*** Supplied data

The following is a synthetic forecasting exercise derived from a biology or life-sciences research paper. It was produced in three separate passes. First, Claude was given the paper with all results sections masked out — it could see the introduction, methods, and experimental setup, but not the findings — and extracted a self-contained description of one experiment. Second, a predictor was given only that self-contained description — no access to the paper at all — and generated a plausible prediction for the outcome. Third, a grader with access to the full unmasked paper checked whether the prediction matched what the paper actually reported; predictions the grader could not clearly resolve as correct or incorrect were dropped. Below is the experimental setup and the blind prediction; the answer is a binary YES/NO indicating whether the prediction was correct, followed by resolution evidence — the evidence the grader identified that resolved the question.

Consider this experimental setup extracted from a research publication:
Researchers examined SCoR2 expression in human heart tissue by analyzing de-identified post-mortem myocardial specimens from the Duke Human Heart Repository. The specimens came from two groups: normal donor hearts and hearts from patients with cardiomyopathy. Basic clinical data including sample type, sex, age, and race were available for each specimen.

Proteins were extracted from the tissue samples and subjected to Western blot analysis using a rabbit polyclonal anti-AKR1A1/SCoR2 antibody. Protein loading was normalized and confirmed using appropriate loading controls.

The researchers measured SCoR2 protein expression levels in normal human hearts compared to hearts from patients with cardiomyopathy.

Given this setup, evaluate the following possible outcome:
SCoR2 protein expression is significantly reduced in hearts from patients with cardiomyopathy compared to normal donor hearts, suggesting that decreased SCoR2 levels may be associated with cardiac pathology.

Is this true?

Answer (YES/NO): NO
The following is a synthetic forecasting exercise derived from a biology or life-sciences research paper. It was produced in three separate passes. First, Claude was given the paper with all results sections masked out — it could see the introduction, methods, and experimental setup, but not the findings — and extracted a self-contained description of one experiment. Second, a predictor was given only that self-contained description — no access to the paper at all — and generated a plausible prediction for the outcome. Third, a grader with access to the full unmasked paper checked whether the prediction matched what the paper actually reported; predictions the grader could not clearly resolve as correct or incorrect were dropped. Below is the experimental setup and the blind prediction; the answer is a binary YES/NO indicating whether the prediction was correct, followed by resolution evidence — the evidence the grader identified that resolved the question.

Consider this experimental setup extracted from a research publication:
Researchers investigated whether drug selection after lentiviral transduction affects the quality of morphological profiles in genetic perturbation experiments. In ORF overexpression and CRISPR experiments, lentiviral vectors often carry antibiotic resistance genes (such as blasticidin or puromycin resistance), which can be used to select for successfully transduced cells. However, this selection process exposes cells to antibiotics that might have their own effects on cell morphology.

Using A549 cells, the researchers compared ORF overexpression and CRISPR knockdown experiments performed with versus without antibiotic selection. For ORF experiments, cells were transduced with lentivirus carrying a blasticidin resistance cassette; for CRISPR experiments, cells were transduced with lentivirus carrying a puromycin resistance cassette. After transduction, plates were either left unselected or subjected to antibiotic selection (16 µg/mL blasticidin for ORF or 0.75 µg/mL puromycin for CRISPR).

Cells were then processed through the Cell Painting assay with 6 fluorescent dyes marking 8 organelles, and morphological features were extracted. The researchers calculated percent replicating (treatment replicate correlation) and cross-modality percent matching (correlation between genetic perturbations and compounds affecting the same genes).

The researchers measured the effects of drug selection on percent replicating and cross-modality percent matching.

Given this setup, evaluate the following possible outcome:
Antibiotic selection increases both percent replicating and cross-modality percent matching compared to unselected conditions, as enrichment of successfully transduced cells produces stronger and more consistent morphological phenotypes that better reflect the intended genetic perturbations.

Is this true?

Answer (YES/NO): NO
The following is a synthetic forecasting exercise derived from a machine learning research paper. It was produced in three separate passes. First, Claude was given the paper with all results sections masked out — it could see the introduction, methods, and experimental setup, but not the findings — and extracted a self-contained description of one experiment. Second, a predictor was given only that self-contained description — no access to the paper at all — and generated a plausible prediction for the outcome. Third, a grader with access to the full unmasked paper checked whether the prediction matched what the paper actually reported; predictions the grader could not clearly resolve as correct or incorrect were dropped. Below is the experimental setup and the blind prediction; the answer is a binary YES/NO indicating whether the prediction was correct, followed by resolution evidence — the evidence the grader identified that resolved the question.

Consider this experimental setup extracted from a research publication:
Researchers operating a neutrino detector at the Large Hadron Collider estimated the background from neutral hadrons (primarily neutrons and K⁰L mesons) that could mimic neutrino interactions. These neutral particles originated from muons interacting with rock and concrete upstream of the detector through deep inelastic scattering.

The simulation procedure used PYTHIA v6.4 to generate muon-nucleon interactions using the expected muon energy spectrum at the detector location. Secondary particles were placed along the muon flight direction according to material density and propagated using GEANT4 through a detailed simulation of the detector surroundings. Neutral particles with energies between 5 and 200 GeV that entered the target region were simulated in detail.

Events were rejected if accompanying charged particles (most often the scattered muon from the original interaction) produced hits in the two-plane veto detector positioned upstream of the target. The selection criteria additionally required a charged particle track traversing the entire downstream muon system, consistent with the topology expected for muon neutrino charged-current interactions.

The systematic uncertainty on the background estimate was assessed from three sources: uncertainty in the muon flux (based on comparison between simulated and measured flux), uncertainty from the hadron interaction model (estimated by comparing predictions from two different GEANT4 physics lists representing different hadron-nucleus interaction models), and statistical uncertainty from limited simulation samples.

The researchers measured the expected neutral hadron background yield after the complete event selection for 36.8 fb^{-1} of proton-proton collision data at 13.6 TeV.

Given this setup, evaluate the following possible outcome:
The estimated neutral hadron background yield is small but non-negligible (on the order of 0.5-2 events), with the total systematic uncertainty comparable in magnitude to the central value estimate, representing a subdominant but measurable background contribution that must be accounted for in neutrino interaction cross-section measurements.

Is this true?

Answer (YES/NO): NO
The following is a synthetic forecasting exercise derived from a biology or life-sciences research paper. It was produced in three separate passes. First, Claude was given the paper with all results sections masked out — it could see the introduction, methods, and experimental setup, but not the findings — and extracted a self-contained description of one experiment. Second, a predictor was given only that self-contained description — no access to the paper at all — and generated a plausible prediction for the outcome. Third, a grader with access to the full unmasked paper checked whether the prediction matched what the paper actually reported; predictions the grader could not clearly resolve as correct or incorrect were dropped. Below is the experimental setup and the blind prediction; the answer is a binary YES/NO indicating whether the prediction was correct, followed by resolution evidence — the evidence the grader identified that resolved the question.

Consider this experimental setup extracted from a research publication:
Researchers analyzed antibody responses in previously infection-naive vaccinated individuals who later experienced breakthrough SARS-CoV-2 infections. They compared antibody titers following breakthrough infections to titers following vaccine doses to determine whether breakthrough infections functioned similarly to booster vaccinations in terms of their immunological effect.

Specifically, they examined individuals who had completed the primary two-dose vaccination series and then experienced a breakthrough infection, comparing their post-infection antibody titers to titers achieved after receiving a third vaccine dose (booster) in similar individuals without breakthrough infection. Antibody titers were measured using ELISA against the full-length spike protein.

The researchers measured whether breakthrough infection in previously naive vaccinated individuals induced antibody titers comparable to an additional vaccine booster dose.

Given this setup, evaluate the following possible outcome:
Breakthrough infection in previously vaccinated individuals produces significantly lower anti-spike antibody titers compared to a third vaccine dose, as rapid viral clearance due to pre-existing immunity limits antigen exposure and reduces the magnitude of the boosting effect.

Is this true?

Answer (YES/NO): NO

******

→ Task brief
Every piece of the data is to be set down again exactly.

→ Expected answer
The following is a synthetic forecasting exercise derived from a biology or life-sciences research paper. It was produced in three separate passes. First, Claude was given the paper with all results sections masked out — it could see the introduction, methods, and experimental setup, but not the findings — and extracted a self-contained description of one experiment. Second, a predictor was given only that self-contained description — no access to the paper at all — and generated a plausible prediction for the outcome. Third, a grader with access to the full unmasked paper checked whether the prediction matched what the paper actually reported; predictions the grader could not clearly resolve as correct or incorrect were dropped. Below is the experimental setup and the blind prediction; the answer is a binary YES/NO indicating whether the prediction was correct, followed by resolution evidence — the evidence the grader identified that resolved the question.

Consider this experimental setup extracted from a research publication:
Researchers examined SCoR2 expression in human heart tissue by analyzing de-identified post-mortem myocardial specimens from the Duke Human Heart Repository. The specimens came from two groups: normal donor hearts and hearts from patients with cardiomyopathy. Basic clinical data including sample type, sex, age, and race were available for each specimen.

Proteins were extracted from the tissue samples and subjected to Western blot analysis using a rabbit polyclonal anti-AKR1A1/SCoR2 antibody. Protein loading was normalized and confirmed using appropriate loading controls.

The researchers measured SCoR2 protein expression levels in normal human hearts compared to hearts from patients with cardiomyopathy.

Given this setup, evaluate the following possible outcome:
SCoR2 protein expression is significantly reduced in hearts from patients with cardiomyopathy compared to normal donor hearts, suggesting that decreased SCoR2 levels may be associated with cardiac pathology.

Is this true?

Answer (YES/NO): NO
The following is a synthetic forecasting exercise derived from a biology or life-sciences research paper. It was produced in three separate passes. First, Claude was given the paper with all results sections masked out — it could see the introduction, methods, and experimental setup, but not the findings — and extracted a self-contained description of one experiment. Second, a predictor was given only that self-contained description — no access to the paper at all — and generated a plausible prediction for the outcome. Third, a grader with access to the full unmasked paper checked whether the prediction matched what the paper actually reported; predictions the grader could not clearly resolve as correct or incorrect were dropped. Below is the experimental setup and the blind prediction; the answer is a binary YES/NO indicating whether the prediction was correct, followed by resolution evidence — the evidence the grader identified that resolved the question.

Consider this experimental setup extracted from a research publication:
Researchers investigated whether drug selection after lentiviral transduction affects the quality of morphological profiles in genetic perturbation experiments. In ORF overexpression and CRISPR experiments, lentiviral vectors often carry antibiotic resistance genes (such as blasticidin or puromycin resistance), which can be used to select for successfully transduced cells. However, this selection process exposes cells to antibiotics that might have their own effects on cell morphology.

Using A549 cells, the researchers compared ORF overexpression and CRISPR knockdown experiments performed with versus without antibiotic selection. For ORF experiments, cells were transduced with lentivirus carrying a blasticidin resistance cassette; for CRISPR experiments, cells were transduced with lentivirus carrying a puromycin resistance cassette. After transduction, plates were either left unselected or subjected to antibiotic selection (16 µg/mL blasticidin for ORF or 0.75 µg/mL puromycin for CRISPR).

Cells were then processed through the Cell Painting assay with 6 fluorescent dyes marking 8 organelles, and morphological features were extracted. The researchers calculated percent replicating (treatment replicate correlation) and cross-modality percent matching (correlation between genetic perturbations and compounds affecting the same genes).

The researchers measured the effects of drug selection on percent replicating and cross-modality percent matching.

Given this setup, evaluate the following possible outcome:
Antibiotic selection increases both percent replicating and cross-modality percent matching compared to unselected conditions, as enrichment of successfully transduced cells produces stronger and more consistent morphological phenotypes that better reflect the intended genetic perturbations.

Is this true?

Answer (YES/NO): NO
The following is a synthetic forecasting exercise derived from a machine learning research paper. It was produced in three separate passes. First, Claude was given the paper with all results sections masked out — it could see the introduction, methods, and experimental setup, but not the findings — and extracted a self-contained description of one experiment. Second, a predictor was given only that self-contained description — no access to the paper at all — and generated a plausible prediction for the outcome. Third, a grader with access to the full unmasked paper checked whether the prediction matched what the paper actually reported; predictions the grader could not clearly resolve as correct or incorrect were dropped. Below is the experimental setup and the blind prediction; the answer is a binary YES/NO indicating whether the prediction was correct, followed by resolution evidence — the evidence the grader identified that resolved the question.

Consider this experimental setup extracted from a research publication:
Researchers operating a neutrino detector at the Large Hadron Collider estimated the background from neutral hadrons (primarily neutrons and K⁰L mesons) that could mimic neutrino interactions. These neutral particles originated from muons interacting with rock and concrete upstream of the detector through deep inelastic scattering.

The simulation procedure used PYTHIA v6.4 to generate muon-nucleon interactions using the expected muon energy spectrum at the detector location. Secondary particles were placed along the muon flight direction according to material density and propagated using GEANT4 through a detailed simulation of the detector surroundings. Neutral particles with energies between 5 and 200 GeV that entered the target region were simulated in detail.

Events were rejected if accompanying charged particles (most often the scattered muon from the original interaction) produced hits in the two-plane veto detector positioned upstream of the target. The selection criteria additionally required a charged particle track traversing the entire downstream muon system, consistent with the topology expected for muon neutrino charged-current interactions.

The systematic uncertainty on the background estimate was assessed from three sources: uncertainty in the muon flux (based on comparison between simulated and measured flux), uncertainty from the hadron interaction model (estimated by comparing predictions from two different GEANT4 physics lists representing different hadron-nucleus interaction models), and statistical uncertainty from limited simulation samples.

The researchers measured the expected neutral hadron background yield after the complete event selection for 36.8 fb^{-1} of proton-proton collision data at 13.6 TeV.

Given this setup, evaluate the following possible outcome:
The estimated neutral hadron background yield is small but non-negligible (on the order of 0.5-2 events), with the total systematic uncertainty comparable in magnitude to the central value estimate, representing a subdominant but measurable background contribution that must be accounted for in neutrino interaction cross-section measurements.

Is this true?

Answer (YES/NO): NO
The following is a synthetic forecasting exercise derived from a biology or life-sciences research paper. It was produced in three separate passes. First, Claude was given the paper with all results sections masked out — it could see the introduction, methods, and experimental setup, but not the findings — and extracted a self-contained description of one experiment. Second, a predictor was given only that self-contained description — no access to the paper at all — and generated a plausible prediction for the outcome. Third, a grader with access to the full unmasked paper checked whether the prediction matched what the paper actually reported; predictions the grader could not clearly resolve as correct or incorrect were dropped. Below is the experimental setup and the blind prediction; the answer is a binary YES/NO indicating whether the prediction was correct, followed by resolution evidence — the evidence the grader identified that resolved the question.

Consider this experimental setup extracted from a research publication:
Researchers analyzed antibody responses in previously infection-naive vaccinated individuals who later experienced breakthrough SARS-CoV-2 infections. They compared antibody titers following breakthrough infections to titers following vaccine doses to determine whether breakthrough infections functioned similarly to booster vaccinations in terms of their immunological effect.

Specifically, they examined individuals who had completed the primary two-dose vaccination series and then experienced a breakthrough infection, comparing their post-infection antibody titers to titers achieved after receiving a third vaccine dose (booster) in similar individuals without breakthrough infection. Antibody titers were measured using ELISA against the full-length spike protein.

The researchers measured whether breakthrough infection in previously naive vaccinated individuals induced antibody titers comparable to an additional vaccine booster dose.

Given this setup, evaluate the following possible outcome:
Breakthrough infection in previously vaccinated individuals produces significantly lower anti-spike antibody titers compared to a third vaccine dose, as rapid viral clearance due to pre-existing immunity limits antigen exposure and reduces the magnitude of the boosting effect.

Is this true?

Answer (YES/NO): NO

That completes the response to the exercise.